_Request:_ Copy out everything in the email about the W3C's role from "The W3C has" down to "uncomfortable zones.", word for word.

_Text extract:_
'''

From: Kynn Bartlett <kynn-edapta@idyllmtn.com>
Date: Mon, 10 Dec 2001 08:53:10 -0800
Message-Id: <a05101004b83a96cfef48@[10.0.1.33]>
To: jonathan chetwynd <j.chetwynd@btinternet.com>, Jason White <jasonw@ariel.ucs.unimelb.edu.au>, Web Content Accessibility Guidelines <w3c-wai-gl@w3.org>
I originally considered sending this to a broader group, such as IG, as
this thread rapidly became something not about a specific WCAG 2.0 proposal
for "tone" but about the nature of the W3C/WAI.  I am leaving this on
GL for now.

At 8:40 AM +0000 12/10/01, jonathan chetwynd wrote:
>This as true of metaphor as it is of tone.
>
>Communication is very much more difficult and diverse than the current rather
>tecchie version w3c/wai supports. I find it impossible to contribute to eo
>documents, they support a heirarchic and business approach, which I believe
>is antithetical to the meaning of accessibility. It would appear to exclude
>all but the 'power brokers'. For me this is merely an indication of how
>incapable our efforts are of appealing to the masses, our end users, and an
>attempt at a rationalisation.

Very interesting criticism.  I think you may be correct here, but I also
think that if you expect anything DIFFERENT from the W3C, you will
probably continue to be disappointed...the W3C's primary (only?)
strength is in issuing technical recommendations such as XML specs or
CSS specs and the like.

The W3C has no proven track record (nor mandate, nor expertise) in
doing much of anything else -- the W3C is not a policy institute, and
is not a business research thinktank, and is not a social activism
organization.  Whenever we try to do more than what this organization
is good at -- which is "creating technical specs" -- we get into gray
uncomfortable zones.

W3C is an organization designed to speak to the technical developer,
and specifically one with a high level of technical knowledge and
motivation.  The W3C fails at everything else.

'''

_Data lines:_
'''

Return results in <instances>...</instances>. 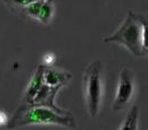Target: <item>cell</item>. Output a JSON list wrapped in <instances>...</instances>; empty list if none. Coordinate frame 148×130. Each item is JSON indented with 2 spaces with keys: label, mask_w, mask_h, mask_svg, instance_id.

'''

_Answer for this exercise:_
The W3C has no proven track record (nor mandate, nor expertise) in
doing much of anything else -- the W3C is not a policy institute, and
is not a business research thinktank, and is not a social activism
organization.  Whenever we try to do more than what this organization
is good at -- which is "creating technical specs" -- we get into gray
uncomfortable zones.